- ページ抜粋
━━━

橘さんは、個人的に好きな著者さんでもあるので、つい(?)記事にしてしまいました。
本来なら、テーマ的にもbestbookさんのご担当かと(笑)。
ただこの方の場合、「物語形式のビジネス書」じゃなくて、フィクションも出版されてるんですよね。
意外と(?)こういう著者さんって少ないような。
仏教でいえば小乗という感じで、もう少し大乗的な考えになっていいのではと思います。
読んでいないのでなんとも言えませんが。
私の方は気楽なのですが、本書は微妙な内容なので、職業的な立場上、smoothさんはなかなか記事を書きにくい本であると思います。記事からも書くにくさが伝わってきたような気がしました。
橘さんの本は『亜玖夢博士の経済入門』が最近の本では印象的ですね。しっかり直木賞の予想を外してしまいましたが(汗)。

━━━

- データ内容
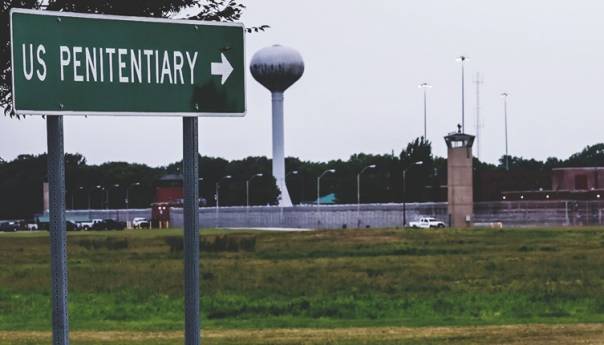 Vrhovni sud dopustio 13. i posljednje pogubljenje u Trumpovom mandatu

━━━

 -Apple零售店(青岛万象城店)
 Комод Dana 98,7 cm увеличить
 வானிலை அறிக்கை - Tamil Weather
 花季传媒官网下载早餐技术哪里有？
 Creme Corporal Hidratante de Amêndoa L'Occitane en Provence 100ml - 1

━━━

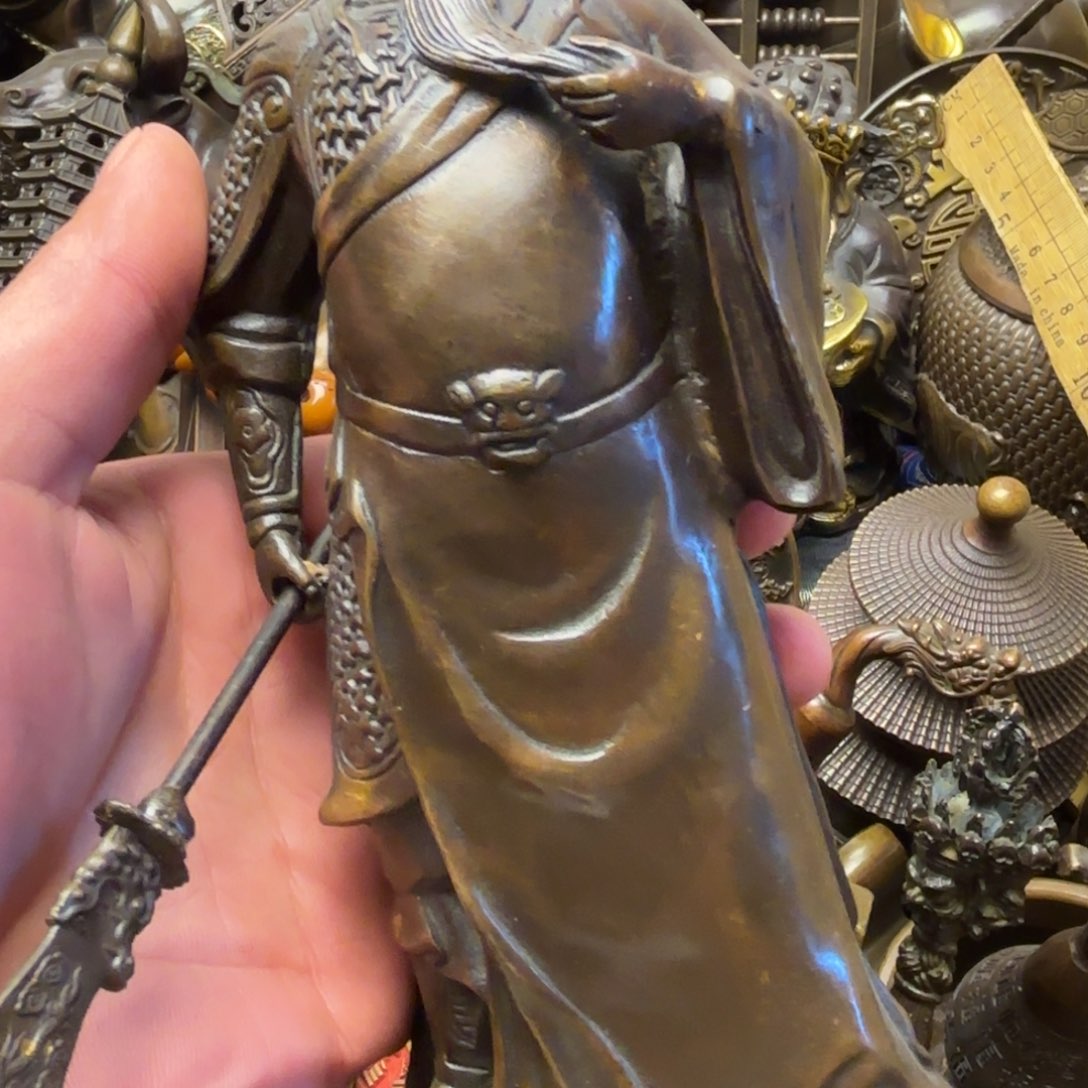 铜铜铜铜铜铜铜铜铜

━━━

- 取り組む課題
**A.** ページ抜粋について、次の問いに答えてください。
(i) 橘さんの最近の本のうち、印象的だとして挙げられている書名は何ですか。
(ii) 橘さんは「物語形式のビジネス書」ではなく、どのような作品も出版しているとされていますか。
(iii) テーマ的には本来、誰の担当だとされていますか。
**B.** 橘さんの著書をめぐるページ抜粋の文章を、最後の文に続けて書き進めてください。
上記の各行は、ページ抜粋とは別個の資料です。

- 解答
**A.**
(i) 『亜玖夢博士の経済入門』
(ii) フィクション
(iii) bestbookさん

**B.**
>なべさん
おそらく著者が言いたいのは、自分のために国家を利用することが、めぐりめぐって国全体を活性化することになるということではないかと思います。
なるほど仏教的にも考えられるのですね。上記の考えを踏まえて、著者がコメントされるとすると、大乗の教えを説く前に小乗の修行をした方が大乗の教えも充実するということになるのかもしれません。
このあたりは仏教の方でも解決できていないようで、難しい問題であると思いますが、最終的には個人の好みなのでしょう。